Friday, August 12, 2005

Lausanne Issue Group on Postmodern and Alternative Spiritualiites

I have followed and appreciated the work of the Lausanne Committee for World Evangelization for many years. Lausanne is an organization comprised of international network of missions organizations, missionaries, theologians, and others working together to address key challenges in the global missions task. I was especially interested in a paper produced in 1980 by a Lausanne issue group that addressed "mystics and cultists". One of the insights of this paper was that mystics and cultists warrante the classification as unreached people groups. Following the work of Ralph Winter, many in the missions community have recognized that Christ's Great Commission command was not merely to reach the nations in terms of geographical or geopolitical boundaries, but rather, to reach the ethne or people groups of the world. This necessitates an understanding of various sub-cultures where people identify with each other based upon not only a shared geographical living space and language, but also other aspects of culture, such as worldview, religious or spiritual practices, unique terminology, perceptions of reality and spirituality, and other cultural identifiers and boundary markers.

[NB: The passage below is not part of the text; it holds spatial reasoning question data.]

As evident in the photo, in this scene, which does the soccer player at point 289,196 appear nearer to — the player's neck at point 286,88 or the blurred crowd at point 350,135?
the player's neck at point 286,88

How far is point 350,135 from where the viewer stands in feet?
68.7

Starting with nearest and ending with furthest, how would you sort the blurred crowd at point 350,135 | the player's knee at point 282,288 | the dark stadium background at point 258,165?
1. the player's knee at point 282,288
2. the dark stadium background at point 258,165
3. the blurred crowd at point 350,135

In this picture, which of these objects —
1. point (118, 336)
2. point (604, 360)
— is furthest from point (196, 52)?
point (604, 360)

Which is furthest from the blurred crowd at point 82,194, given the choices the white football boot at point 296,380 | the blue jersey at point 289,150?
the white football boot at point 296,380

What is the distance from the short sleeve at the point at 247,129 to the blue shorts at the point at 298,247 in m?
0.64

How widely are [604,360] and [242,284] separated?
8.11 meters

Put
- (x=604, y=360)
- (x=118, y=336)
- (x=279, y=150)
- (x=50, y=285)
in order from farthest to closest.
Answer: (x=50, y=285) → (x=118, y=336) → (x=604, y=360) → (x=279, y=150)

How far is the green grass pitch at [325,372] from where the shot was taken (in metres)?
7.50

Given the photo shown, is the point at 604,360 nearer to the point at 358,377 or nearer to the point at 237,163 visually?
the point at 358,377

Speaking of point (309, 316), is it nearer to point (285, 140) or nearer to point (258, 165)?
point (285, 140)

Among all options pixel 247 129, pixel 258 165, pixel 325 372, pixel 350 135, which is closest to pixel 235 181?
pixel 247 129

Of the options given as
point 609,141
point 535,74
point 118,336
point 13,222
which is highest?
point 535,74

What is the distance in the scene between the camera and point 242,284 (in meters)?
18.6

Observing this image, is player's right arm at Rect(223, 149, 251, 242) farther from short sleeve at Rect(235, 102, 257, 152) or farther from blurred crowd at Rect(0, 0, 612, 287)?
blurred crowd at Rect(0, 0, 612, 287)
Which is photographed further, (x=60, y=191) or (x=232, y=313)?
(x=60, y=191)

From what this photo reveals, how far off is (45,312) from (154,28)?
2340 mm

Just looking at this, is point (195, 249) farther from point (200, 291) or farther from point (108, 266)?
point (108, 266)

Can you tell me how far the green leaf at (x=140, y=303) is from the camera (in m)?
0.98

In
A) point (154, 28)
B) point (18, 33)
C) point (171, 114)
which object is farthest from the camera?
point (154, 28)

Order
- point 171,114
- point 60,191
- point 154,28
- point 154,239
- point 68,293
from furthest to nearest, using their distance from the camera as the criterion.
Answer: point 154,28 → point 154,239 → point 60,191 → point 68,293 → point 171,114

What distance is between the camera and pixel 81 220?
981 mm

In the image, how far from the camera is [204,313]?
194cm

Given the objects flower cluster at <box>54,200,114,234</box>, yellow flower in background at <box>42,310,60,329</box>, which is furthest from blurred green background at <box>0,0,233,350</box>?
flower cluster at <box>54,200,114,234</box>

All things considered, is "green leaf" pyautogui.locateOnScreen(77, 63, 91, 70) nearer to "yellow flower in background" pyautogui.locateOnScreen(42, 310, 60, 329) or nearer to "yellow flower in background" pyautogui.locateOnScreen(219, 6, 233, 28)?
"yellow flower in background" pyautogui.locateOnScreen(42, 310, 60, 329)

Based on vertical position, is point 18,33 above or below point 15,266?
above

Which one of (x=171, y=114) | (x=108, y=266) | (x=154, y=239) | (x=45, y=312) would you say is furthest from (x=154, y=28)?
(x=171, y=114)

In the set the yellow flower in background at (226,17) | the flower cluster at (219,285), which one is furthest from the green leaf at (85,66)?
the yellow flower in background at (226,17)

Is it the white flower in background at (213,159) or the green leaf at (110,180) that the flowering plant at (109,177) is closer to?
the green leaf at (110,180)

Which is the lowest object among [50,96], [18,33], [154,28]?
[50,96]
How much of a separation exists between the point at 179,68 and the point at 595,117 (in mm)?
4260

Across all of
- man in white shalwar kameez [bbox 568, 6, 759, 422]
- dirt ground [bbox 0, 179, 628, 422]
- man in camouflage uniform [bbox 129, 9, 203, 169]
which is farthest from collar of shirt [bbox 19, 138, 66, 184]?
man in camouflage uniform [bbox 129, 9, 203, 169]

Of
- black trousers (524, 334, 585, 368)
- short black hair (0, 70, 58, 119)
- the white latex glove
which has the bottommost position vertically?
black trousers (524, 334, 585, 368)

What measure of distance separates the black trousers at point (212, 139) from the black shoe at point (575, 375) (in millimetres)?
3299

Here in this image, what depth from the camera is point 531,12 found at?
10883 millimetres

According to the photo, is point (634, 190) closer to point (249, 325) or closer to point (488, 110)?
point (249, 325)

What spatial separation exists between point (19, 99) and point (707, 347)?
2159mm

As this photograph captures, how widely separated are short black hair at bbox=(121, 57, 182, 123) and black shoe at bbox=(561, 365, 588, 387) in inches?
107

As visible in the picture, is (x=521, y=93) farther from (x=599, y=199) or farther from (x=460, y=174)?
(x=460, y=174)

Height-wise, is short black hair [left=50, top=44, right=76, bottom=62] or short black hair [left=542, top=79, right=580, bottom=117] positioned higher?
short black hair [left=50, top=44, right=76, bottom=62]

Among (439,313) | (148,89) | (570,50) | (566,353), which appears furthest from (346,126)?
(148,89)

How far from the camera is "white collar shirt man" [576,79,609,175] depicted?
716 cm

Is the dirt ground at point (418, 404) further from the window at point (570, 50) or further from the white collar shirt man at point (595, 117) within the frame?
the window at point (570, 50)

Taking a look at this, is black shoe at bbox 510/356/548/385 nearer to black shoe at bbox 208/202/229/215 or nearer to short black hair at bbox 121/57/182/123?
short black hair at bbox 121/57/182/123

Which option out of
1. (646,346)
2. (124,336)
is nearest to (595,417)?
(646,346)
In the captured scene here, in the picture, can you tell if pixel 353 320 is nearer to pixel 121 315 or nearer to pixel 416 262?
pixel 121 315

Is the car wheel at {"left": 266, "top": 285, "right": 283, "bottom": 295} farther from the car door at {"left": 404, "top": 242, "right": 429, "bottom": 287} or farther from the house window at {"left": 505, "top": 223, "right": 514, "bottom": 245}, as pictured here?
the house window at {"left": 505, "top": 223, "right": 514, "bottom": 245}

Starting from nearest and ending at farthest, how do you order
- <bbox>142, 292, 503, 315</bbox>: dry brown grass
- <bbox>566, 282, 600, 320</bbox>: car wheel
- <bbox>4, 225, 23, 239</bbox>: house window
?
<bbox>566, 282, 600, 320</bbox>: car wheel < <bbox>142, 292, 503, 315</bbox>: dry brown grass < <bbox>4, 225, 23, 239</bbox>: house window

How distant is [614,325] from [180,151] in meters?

Evangelicals have readily recognized the people groups and unreached peoples of the world religions such as Buddhism, Hinduism, and Islam, and even tribal cultures, but have not so readily recognized that the new religions and alternative spiritualities should be similarly understood. This shortcoming surfaced in the 1980 Lausanne paper, in that while it classified mystics and cultists as unreached peoples, the issue group did not draw upon cross-cultural missions principles available at the time in order to apply them to these groups. And while Lausanne recognized the missions implications of new religions as far back as 1980, very few evangelicals ministering in this area followed Lausanne's lead, or worked to develop and impliment missions approaches to these groups. Indeed, in the counter-cult community in the U.S., although there has been some discussion of missions to new religions, and even those in this movement who would consider themselves missionaries to "the cults", they have really been engaged in defensive apologetic approaches rather than cross-cultural missions methodologies.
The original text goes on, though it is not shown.